- **WHAT YOU WILL DO**: Word for word, copy the entire listing below, but do not carry over any pictures.

[DATA PROVIDED Boundary: Start]

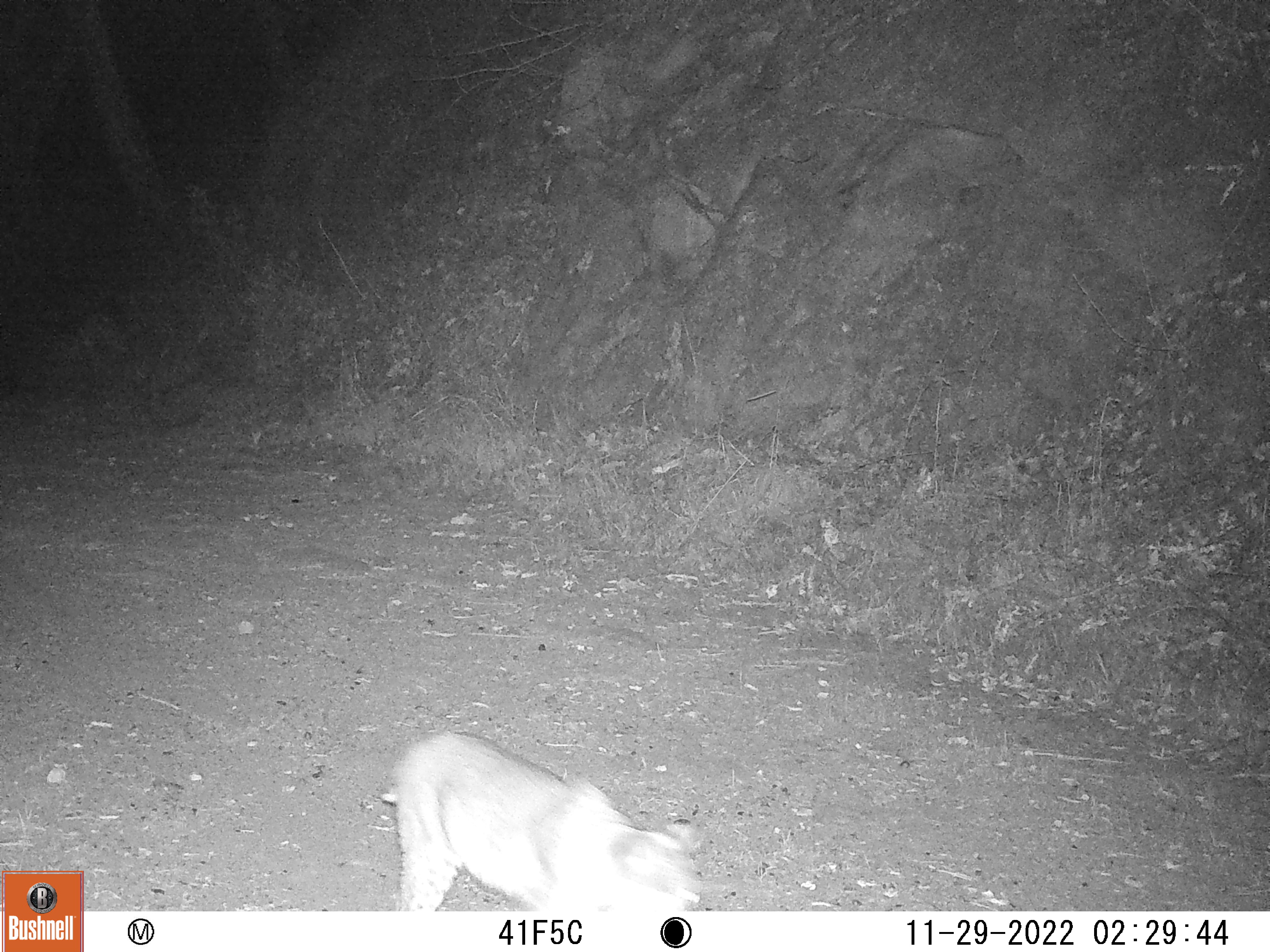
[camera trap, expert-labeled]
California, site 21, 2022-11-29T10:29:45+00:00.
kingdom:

[DATA PROVIDED Boundary: End]

- **SOLUTION TO THE EXERCISE**:
[camera trap, expert-labeled]
California, site 21, 2022-11-29T10:29:45+00:00.
kingdom:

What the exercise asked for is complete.